Eur J Pharm Sci. 1998 Oct;6(4):259-64. doi: 10.1016/s0928-0987(97)10023-9.
The performance of different partial AUCs, including partial AUC from zero to t(max) of the reference formulation (AUC(r)) and partial AUC from zero to tmax of test or reference formulation, whichever occurs earliest (AUC(e), as indirect measures of rate of absorption have been evaluated using simulated experiments. The performance of these metrics relative to C(max), t(max) and C(max)/AUC(infinity) was further assessed using the results of actual studies involving a Glaxo drug. The normalised metrics AUC(r)/AUC(infinity) and AUC(e)/AUC(infinity) have also been evaluated. Our provisional conclusions were: (1) AUC(r)/AUC(infinity) and AUC(e)/AUC(infinity) had greater statistical power than C(max) and the non-normalised partial AUCs at detecting true differences in rate of absorption. Using real data, the performance of AUC(e)/AUC(infinity) was poor, however, the performance of AUC(r)/AUC(infinity) was good; (2) C(max)/AUC(infinity) was more precisely estimated than AUC(r)/AUC(infinity) or AUC(e)/AUC(infinity) and may be a superior metric for assessing absorption rates of highly variable drugs.

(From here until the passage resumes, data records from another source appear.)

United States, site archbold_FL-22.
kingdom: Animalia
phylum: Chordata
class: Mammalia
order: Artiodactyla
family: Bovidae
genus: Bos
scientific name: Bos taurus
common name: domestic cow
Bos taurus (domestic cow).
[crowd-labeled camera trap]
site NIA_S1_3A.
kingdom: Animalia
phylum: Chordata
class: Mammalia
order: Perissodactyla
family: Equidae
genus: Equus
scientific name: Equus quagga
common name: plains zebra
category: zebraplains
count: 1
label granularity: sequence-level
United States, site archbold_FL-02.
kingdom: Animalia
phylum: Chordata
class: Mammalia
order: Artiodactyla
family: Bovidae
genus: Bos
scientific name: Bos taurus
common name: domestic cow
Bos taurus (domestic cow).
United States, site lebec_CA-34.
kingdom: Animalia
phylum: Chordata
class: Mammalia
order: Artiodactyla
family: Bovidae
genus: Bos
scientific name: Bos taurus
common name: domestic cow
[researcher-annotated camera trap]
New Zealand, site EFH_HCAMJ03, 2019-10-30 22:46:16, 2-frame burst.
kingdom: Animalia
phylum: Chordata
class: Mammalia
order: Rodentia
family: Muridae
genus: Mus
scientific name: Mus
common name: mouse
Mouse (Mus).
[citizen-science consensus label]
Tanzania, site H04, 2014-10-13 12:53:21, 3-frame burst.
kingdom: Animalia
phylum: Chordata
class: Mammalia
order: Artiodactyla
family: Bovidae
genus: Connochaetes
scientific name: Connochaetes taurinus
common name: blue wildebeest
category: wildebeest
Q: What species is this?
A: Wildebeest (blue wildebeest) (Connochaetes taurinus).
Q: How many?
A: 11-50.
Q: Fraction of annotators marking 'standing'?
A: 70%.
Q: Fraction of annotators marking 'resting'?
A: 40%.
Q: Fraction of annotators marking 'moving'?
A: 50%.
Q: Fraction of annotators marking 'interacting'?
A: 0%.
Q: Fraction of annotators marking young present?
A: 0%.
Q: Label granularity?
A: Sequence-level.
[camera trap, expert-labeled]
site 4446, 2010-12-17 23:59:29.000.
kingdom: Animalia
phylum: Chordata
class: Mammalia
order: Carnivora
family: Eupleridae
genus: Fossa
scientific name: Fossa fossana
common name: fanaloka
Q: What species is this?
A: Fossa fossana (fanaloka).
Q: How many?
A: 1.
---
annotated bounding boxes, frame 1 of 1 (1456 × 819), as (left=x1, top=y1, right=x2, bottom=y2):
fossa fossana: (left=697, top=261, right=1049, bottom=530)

已使用模拟实验评估了不同部分AUC的性能,包括参比制剂从零到t(max)的部分AUC(AUC(r))以及测试制剂或参比制剂从零到最早出现的tmax的部分AUC(AUC(e)),作为吸收速率的间接测量指标。使用涉及葛兰素史克公司一种药物的实际研究结果,进一步评估了这些指标相对于C(max)、t(max)和C(max)/AUC(∞)的性能。还评估了标准化指标AUC(r)/AUC(∞)和AUC(e)/AUC(∞)。我们的初步结论是:(1) 在检测吸收速率的真实差异方面,AUC(r)/AUC(∞)和AUC(e)/AUC(∞)比C(max)和未标准化的部分AUC具有更大的统计功效。使用实际数据时,AUC(e)/AUC(∞)的性能较差,然而,AUC(r)/AUC(∞)的性能良好;(2) C(max)/AUC(∞)比AUC(r)/AUC(∞)或AUC(e)/AUC(∞)估计得更精确,可能是评估高变异药物吸收速率的更优指标。